The MML dialect implemented supports multi-voice: each voice can be specified on a different line, prefixed with the voice number (from A to Z).

command meaning
cdefgab The letters a to g correspond to the musical pitches and cause the corresponding note to be played. Sharp notes are produced by appending a + or #, and flat notes by appending a -. The length of a note can be specified by appending a number representing its length (see l command). One or more dots . can be added to increase the length of 3/2.
p or r A pause or rest. Like the notes, it is possible to specify the length appending a number and/or dots.
n<n> Plays a note code, between 0 and 84. 0 is the C at octave 0, 33 is A at octave 2 (440Hz), etc...
o<n> Specify the octave the instrument will play in (from 0 to 6). The default octave is 2 (corresponding to the fourth-octave in scientific pitch).
<, > Used to step up or down one octave.
l<n> Specify the default length used by notes or rests which do not explicitly define one. 4 means 1/4, 16 means 1/16 etc... One or more dots . can be added to increase the length of 3/2.
v<n> Sets the volume of the instruments. It will set the current waveform amplitude (127 being the maximum modulation).
t<n> Sets the tempo in beats per minute.
mn, ml, ms Sets the articulation for the current instrument. Stands for music normal (note plays for 7/8 of the length), music legato (note plays full length) and music staccato (note plays 3/4 of length). This is implemented using the decay of ADSR modulation.
ws, ww, wt (*) Sets the square waveform, sawtooth waveform or triangle waveform for the current instrument.
| The pipe character, used in music sheet notation to help aligning different channel, is ignored.
#, ; Characters to denote comment lines: it will skip the rest of the line.
& Bind two consecutive notes of the same frequency, but different duration, to a single note.
A-Z (*) Sets the active voice for the current MML line. Multiple characters can be specified: in that case all the selected voices will receive the MML commands until the end of the line.

(*) custom MML dialect.

The MML compiler is not optimized to run on a microcontroller (it requires dynamic memory allocation), but to be run on a PC in order to obtain the data to create a binary stream for the sequencer. The typical usage is a compiler for PC.

Compiling

PIC12/PIC16 port

You need the latest version of MPLAB X IDE to build for the Microchip MCU.

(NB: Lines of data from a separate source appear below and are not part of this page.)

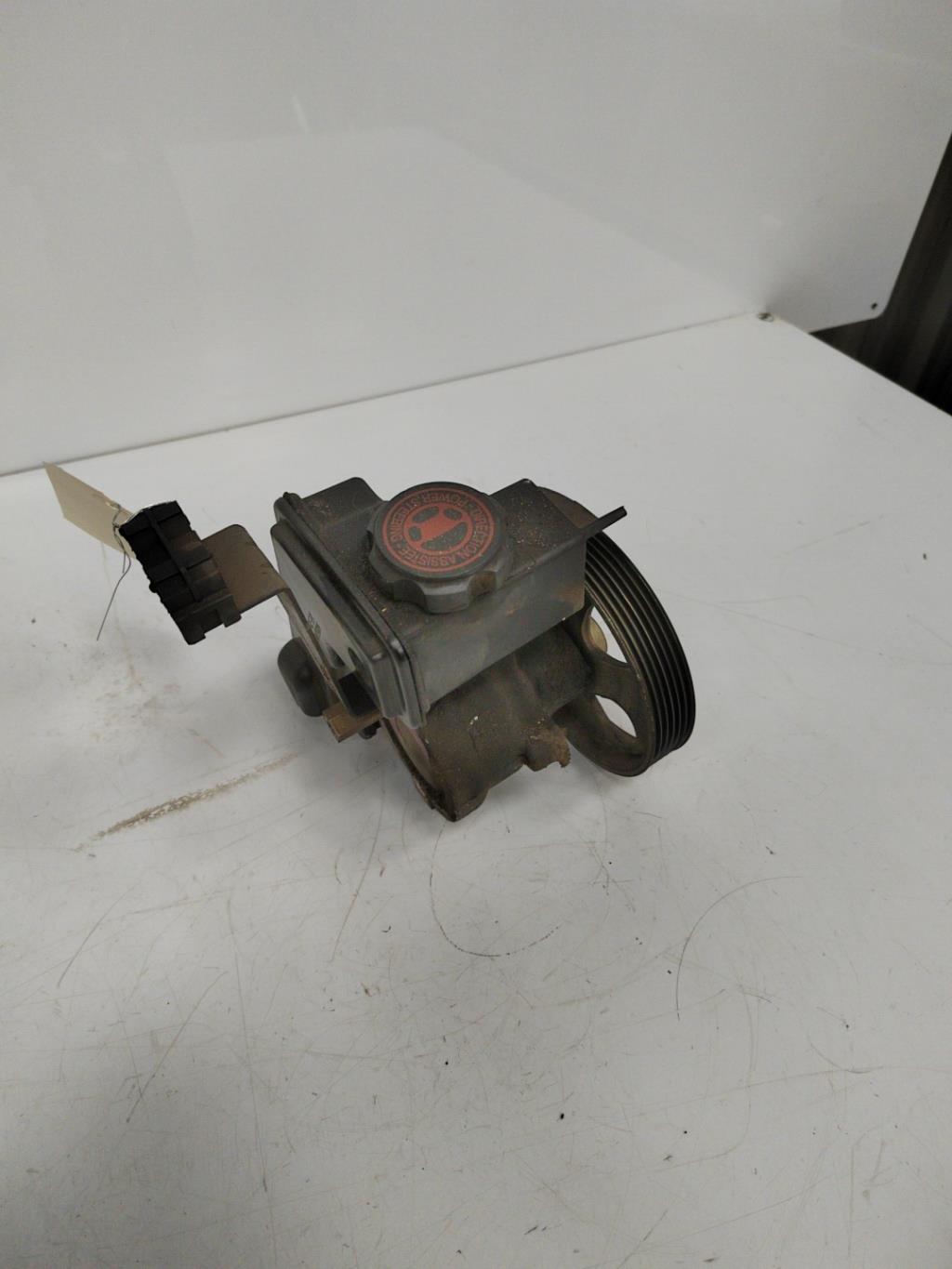 Pompe de direction PEUGEOT 206 PHASE 1 CABRIOLET Essence - 1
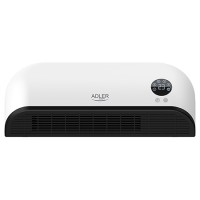 Aeroterma tip cortina aer cald - led adler ad 7751, 2000w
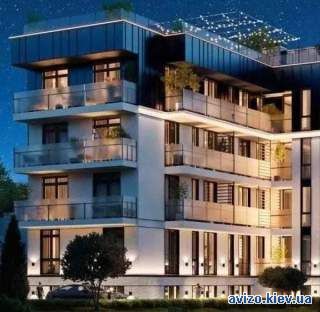 Продажа квартиры Киев, Святошинский, ул. Осенняя код 212853590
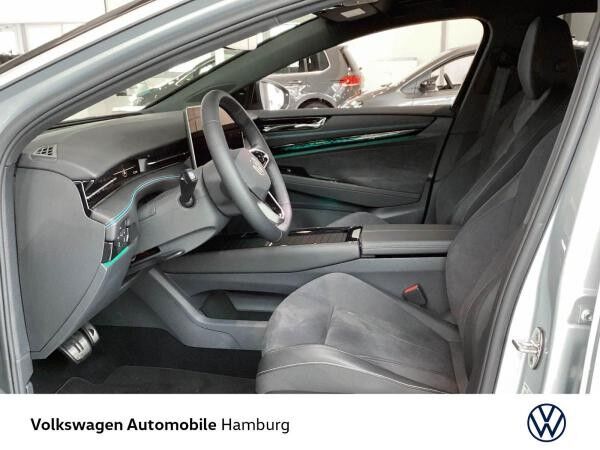 Volkswagen ID.7 Pro h 1-Gang-Automatik _LGE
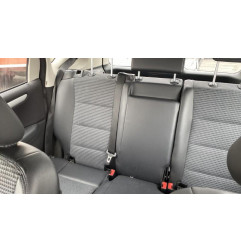 Serrure avant droit MERCEDES CLASSE A 169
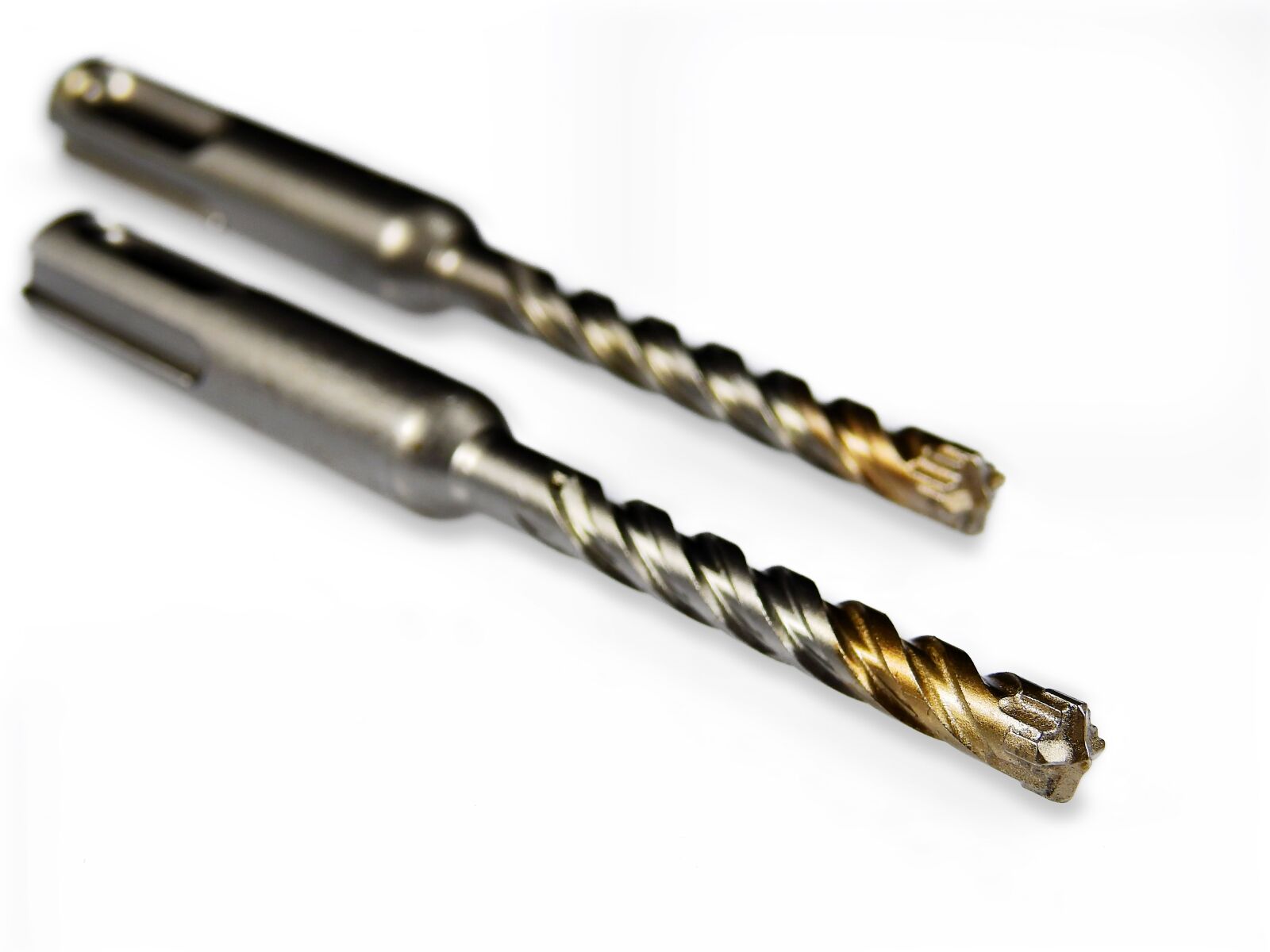 Nikon Coolpix P900 sample photo. Drill, masonry drill bit photography
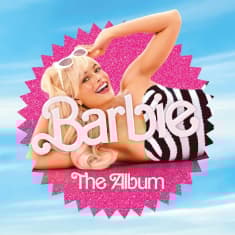 Barbie The Album - Barbie The Album (CD)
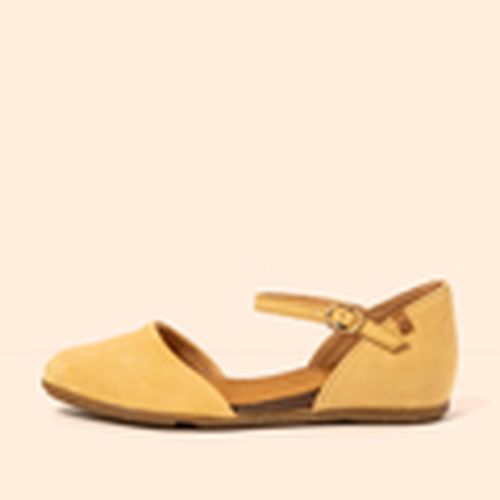 Sandalias 2ND545F50005 para mujer - El Naturalista - Modalova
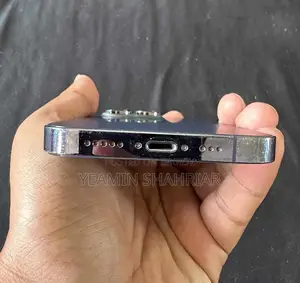 Apple iPhone 14 Pro (Used)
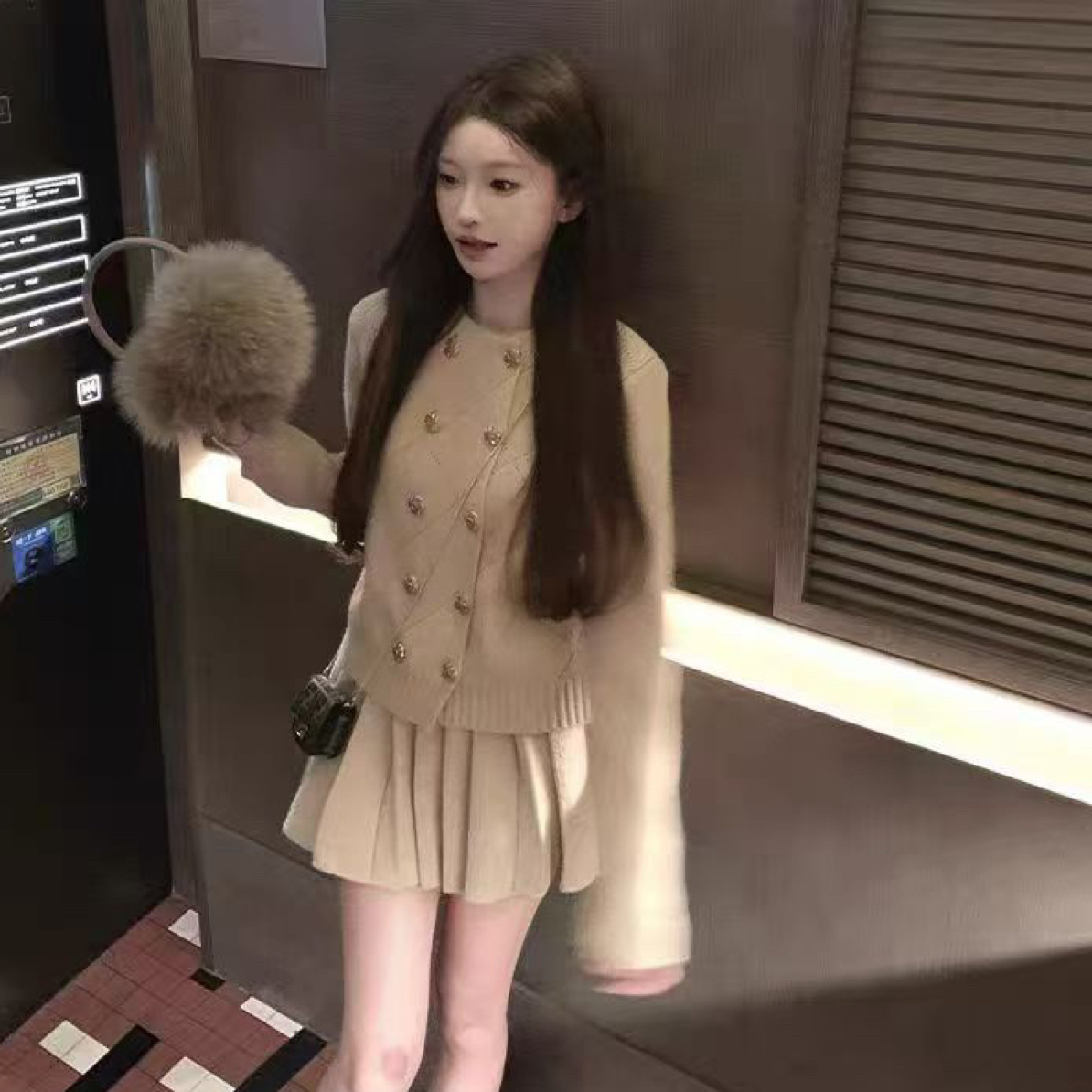 109-199高质量孤品女装no退no换默认微瑕（直播间扣号下单）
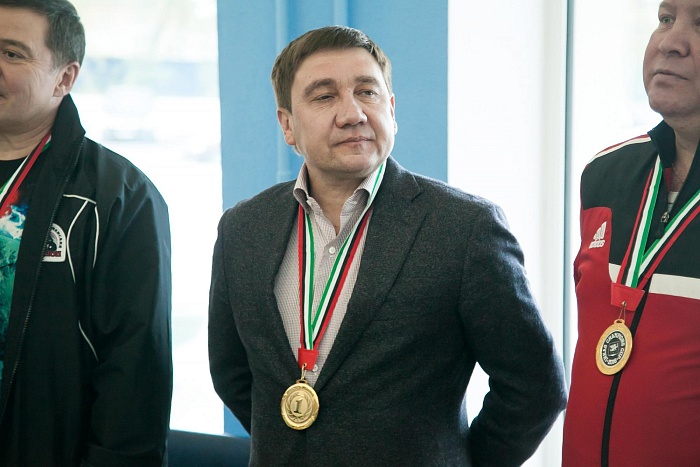 Фото Дани Савиных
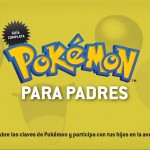 Guía Pokémon para padres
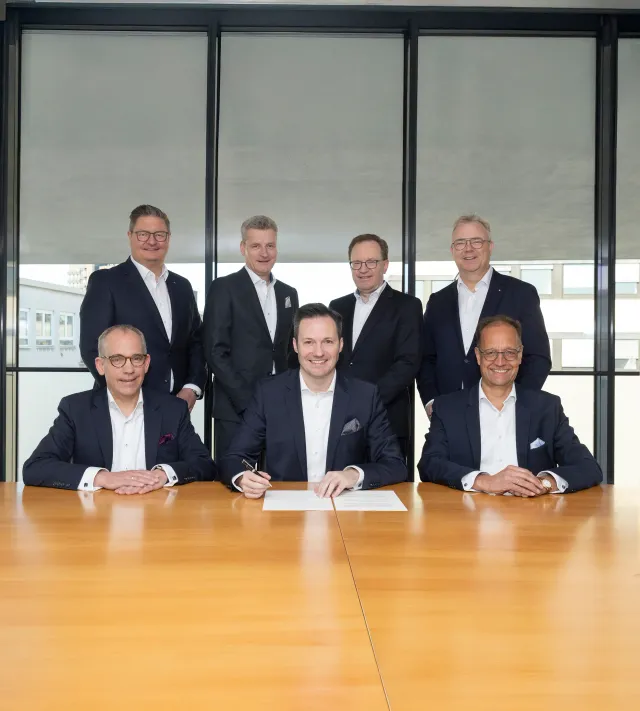 Fusion Dortmund-Nordwest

The project is optimized to be built even with the free version of the XC8 compiler. Obviously using the PRO version you will be able to pack more tune data in the EEPROM.

The tune is stored in the rest of the program memory left, packed in a stream of bits in order to squeeze the MCU to the max.

But you need first to compile and launch the PC port.

PC port (pc)

This uses libao and a command line interface to simulate the output of the synthesizer and to output a .wav file. It was used to debug the synthesizer.

The PC port must be used to compile MML tunes to the tune_gen.c/tune_gen.h source files:

  • compile-mml FILE.mml compiles the .mml file and produces the tune_gen.c/tune_gen.h output in the current folder. In addition, it creates the out.wav for offline playback and waveform analysis.